HarmonyOS Magician

Posted on May 20

HarmonyOS 5 Educational Scenario Practice: Building an Intelligent Text Reading System with AI Speech Technology

Preface: When HarmonyOS Meets Smart Education

In the booming era of digital education, HarmonyOS 5 is reshaping the development paradigm of educational applications with its powerful distributed capabilities and AI technology stack.
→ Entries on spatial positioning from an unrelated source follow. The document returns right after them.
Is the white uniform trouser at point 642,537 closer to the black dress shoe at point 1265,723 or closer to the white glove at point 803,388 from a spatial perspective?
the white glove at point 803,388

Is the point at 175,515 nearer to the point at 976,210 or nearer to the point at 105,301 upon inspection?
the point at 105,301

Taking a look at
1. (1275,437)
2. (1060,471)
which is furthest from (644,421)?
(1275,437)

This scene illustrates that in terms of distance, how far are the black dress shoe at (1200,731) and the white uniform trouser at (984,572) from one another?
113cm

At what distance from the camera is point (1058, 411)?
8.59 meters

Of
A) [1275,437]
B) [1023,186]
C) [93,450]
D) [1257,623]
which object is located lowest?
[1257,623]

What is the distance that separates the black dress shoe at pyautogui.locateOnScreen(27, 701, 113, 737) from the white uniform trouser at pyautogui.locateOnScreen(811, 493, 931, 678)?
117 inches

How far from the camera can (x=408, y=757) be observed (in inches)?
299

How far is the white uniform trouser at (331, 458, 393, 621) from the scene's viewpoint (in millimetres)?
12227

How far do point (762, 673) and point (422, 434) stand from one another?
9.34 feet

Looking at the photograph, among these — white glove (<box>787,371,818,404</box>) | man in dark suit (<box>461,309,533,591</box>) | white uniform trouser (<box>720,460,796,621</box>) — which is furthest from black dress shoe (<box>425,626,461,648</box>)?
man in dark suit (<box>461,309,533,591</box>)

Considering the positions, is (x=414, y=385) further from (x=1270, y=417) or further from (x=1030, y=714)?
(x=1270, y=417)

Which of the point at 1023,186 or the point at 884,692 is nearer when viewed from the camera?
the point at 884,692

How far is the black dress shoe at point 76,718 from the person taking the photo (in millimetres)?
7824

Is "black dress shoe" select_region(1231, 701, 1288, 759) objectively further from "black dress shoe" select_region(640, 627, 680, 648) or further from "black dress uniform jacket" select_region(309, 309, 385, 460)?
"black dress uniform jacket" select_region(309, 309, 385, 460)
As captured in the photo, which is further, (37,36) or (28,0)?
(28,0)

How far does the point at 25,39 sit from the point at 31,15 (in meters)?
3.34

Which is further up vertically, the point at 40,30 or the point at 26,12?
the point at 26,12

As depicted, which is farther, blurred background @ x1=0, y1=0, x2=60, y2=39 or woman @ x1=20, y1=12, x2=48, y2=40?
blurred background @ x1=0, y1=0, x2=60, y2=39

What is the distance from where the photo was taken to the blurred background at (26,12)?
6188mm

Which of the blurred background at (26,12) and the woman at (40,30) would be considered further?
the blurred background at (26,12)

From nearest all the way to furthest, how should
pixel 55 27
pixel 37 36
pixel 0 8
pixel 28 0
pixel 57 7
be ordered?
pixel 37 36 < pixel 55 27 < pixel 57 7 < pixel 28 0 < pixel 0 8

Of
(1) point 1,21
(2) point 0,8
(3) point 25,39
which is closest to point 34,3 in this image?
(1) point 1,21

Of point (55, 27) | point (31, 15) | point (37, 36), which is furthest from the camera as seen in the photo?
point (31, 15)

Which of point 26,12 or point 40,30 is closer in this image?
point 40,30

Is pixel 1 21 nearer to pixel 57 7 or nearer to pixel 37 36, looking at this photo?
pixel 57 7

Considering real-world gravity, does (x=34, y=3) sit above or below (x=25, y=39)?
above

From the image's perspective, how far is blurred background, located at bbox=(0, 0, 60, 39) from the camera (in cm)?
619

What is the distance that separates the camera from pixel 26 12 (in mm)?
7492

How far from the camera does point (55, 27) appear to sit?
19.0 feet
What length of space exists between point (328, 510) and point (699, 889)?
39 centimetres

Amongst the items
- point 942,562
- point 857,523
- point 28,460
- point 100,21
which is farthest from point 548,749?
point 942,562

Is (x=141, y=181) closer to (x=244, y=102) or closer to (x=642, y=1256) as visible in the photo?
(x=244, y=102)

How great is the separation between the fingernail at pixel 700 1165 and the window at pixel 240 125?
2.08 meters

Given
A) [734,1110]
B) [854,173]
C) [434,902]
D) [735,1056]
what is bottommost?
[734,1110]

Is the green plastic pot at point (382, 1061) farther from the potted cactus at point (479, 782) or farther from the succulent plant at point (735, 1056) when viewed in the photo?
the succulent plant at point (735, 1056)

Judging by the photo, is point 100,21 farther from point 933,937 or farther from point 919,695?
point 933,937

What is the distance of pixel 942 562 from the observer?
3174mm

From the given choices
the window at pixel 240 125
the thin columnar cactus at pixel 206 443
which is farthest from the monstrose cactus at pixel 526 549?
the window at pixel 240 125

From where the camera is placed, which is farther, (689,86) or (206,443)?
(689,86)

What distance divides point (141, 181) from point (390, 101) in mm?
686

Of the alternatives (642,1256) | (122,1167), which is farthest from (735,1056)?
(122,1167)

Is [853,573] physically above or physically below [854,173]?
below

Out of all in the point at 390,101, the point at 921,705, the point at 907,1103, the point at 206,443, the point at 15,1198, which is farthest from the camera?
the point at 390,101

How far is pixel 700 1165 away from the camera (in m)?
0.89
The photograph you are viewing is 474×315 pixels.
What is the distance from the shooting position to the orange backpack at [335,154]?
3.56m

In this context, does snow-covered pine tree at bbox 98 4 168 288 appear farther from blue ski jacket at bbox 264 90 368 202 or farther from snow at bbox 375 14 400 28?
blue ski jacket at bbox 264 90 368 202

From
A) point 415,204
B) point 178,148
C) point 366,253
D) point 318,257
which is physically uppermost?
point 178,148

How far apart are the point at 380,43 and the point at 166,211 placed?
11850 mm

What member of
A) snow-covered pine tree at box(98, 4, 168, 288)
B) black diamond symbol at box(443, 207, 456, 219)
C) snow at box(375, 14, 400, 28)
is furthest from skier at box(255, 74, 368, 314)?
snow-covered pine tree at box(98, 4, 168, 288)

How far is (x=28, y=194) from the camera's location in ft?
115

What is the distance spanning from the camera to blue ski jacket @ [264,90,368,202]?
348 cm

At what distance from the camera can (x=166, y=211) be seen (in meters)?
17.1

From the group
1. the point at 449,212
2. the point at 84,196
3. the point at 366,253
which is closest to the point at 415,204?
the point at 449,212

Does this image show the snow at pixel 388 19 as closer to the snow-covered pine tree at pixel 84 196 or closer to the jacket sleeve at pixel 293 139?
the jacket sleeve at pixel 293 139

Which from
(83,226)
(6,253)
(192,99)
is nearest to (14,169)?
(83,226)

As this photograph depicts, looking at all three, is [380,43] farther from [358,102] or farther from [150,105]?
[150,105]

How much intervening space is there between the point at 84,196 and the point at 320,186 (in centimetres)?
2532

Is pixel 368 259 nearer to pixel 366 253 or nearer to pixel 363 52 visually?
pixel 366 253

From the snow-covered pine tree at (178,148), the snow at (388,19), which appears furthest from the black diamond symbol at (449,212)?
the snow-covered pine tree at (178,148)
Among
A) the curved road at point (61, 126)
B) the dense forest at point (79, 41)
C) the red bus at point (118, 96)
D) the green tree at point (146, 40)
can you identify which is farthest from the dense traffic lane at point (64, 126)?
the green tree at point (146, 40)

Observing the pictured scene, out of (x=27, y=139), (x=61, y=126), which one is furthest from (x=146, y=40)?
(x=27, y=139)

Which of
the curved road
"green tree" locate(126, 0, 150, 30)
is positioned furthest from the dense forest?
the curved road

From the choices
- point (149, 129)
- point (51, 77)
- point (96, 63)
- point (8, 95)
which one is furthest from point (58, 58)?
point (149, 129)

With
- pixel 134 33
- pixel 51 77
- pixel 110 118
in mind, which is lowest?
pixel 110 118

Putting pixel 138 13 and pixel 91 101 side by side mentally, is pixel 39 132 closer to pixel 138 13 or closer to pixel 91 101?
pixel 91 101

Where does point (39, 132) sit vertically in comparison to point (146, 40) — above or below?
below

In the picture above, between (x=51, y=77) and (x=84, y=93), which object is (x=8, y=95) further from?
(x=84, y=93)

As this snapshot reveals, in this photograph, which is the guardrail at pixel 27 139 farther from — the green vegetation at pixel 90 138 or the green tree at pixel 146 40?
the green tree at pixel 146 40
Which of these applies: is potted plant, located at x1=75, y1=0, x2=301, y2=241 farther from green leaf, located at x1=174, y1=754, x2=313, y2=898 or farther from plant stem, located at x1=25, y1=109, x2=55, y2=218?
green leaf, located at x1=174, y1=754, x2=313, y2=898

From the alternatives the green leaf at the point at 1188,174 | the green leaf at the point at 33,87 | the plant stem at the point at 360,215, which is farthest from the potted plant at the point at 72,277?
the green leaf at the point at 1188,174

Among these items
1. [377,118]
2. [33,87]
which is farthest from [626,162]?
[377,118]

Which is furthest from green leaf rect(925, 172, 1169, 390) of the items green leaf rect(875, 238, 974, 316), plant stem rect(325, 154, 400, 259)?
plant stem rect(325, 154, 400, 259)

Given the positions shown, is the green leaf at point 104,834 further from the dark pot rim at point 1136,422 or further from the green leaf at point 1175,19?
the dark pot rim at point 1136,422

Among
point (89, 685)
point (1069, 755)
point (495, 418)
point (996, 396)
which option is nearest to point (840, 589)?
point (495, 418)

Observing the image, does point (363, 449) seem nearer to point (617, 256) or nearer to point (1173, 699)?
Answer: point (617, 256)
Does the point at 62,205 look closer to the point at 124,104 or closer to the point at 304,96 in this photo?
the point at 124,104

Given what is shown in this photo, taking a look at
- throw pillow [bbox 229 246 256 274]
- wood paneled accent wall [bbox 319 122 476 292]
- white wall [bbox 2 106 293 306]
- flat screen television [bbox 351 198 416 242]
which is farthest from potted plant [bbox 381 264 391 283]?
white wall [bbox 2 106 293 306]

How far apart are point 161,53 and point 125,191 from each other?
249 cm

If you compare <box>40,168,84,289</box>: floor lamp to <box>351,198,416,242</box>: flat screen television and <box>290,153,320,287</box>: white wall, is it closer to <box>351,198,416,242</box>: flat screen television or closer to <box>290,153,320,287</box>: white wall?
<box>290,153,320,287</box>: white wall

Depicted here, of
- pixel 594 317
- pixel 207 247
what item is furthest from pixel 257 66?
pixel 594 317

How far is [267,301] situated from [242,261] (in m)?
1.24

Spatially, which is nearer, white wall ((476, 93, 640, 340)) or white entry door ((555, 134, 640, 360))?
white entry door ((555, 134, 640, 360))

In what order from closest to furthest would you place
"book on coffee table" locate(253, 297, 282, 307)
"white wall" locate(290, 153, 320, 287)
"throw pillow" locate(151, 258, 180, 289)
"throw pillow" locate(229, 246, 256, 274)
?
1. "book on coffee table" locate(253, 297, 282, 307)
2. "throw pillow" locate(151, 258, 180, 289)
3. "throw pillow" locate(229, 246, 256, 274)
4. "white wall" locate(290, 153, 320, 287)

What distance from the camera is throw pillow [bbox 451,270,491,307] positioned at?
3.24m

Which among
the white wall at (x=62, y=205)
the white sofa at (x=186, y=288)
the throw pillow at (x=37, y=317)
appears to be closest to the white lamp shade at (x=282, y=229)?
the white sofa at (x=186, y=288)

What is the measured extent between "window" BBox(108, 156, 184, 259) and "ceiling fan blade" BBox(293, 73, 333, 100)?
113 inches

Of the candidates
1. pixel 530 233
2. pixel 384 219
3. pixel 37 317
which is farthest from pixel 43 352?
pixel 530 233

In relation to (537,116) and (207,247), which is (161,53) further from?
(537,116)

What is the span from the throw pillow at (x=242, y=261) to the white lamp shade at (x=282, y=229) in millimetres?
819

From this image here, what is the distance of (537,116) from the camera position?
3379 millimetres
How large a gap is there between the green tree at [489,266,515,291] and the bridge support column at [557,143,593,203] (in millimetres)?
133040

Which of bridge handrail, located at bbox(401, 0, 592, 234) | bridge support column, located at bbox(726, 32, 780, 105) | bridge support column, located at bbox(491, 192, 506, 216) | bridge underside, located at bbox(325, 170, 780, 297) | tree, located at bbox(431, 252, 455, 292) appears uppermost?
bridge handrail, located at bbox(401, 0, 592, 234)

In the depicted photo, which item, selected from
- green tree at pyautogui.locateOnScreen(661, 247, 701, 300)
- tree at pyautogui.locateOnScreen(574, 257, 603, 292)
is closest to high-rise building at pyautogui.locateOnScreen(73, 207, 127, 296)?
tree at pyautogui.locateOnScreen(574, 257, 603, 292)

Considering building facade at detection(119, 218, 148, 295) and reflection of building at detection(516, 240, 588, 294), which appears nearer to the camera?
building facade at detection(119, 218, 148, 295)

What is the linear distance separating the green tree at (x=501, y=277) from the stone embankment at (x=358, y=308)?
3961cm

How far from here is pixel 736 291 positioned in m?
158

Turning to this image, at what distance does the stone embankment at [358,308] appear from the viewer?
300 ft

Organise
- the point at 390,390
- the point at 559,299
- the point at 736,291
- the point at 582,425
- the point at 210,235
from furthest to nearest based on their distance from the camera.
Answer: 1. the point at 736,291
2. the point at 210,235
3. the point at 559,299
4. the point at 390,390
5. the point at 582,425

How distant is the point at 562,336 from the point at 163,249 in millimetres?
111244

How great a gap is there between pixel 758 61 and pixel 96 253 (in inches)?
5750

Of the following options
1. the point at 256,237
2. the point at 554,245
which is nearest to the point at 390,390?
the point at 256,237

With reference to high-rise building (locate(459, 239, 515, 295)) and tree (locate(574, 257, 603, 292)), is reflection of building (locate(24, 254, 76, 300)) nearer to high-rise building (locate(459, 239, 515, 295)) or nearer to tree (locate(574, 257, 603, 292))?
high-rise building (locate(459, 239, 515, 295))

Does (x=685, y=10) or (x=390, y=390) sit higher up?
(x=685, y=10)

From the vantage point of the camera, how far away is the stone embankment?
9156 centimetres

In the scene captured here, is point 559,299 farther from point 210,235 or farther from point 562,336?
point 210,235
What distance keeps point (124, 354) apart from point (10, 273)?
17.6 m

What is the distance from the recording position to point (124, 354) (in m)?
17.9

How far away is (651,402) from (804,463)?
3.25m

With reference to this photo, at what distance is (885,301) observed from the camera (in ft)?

The three core capabilities brought by this upgrade inject new momentum into the education sector:

Distributed AI: Seamless collaboration across devices.
AI Speech: High‑quality, low‑latency text‑to‑speech (TTS).
ArkUI: Declarative UI for rapid, maintainable interfaces.

I. Case Overview

1. Scenario Value

This case uses HarmonyOS’s AI speech capabilities to transform literary text into expressive voice broadcasts, applicable to:

Accessible reading: Helping visually impaired users enjoy the beauty of literature
Multimodal experience: Adding an auditory dimension to traditional reading
Content consumption: Enabling an “audiobook”‑style consumption mode

2. Effect Preview

II. Implementation Analysis

1. Capability Integration

// Core speech capability module
import { textToSpeech } from '@kit.CoreSpeechKit';
// UI interaction components
import { promptAction } from '@kit.ArkUI';

textToSpeech: Provides intelligent TTS, supporting multiple languages and voices.
promptAction: Enables lightweight user feedback to ensure smooth interaction.

2. Component Architecture

@Entry
@ComponentV2
struct ArticlePlayer {
  // Literary content (optimized for long-text typesetting)
  private readonly literaryContent: string = `
    [Original text content preserved here]
  `;

  // TTS engine instance
  private ttsEngine?: textToSpeech.TextToSpeechEngine;

  // Playback status management
  @Local isPlaying: boolean = false;

  // Lifecycle management
  aboutToAppear(): void {
    this.initializeTTS();
  }

  aboutToDisappear(): void {
    this.releaseResources();
  }
}

State isolation: Component‑level state via @Local.
Resource control: Engine management tied to lifecycle events.
Type safety: TypeScript annotations enhance robustness.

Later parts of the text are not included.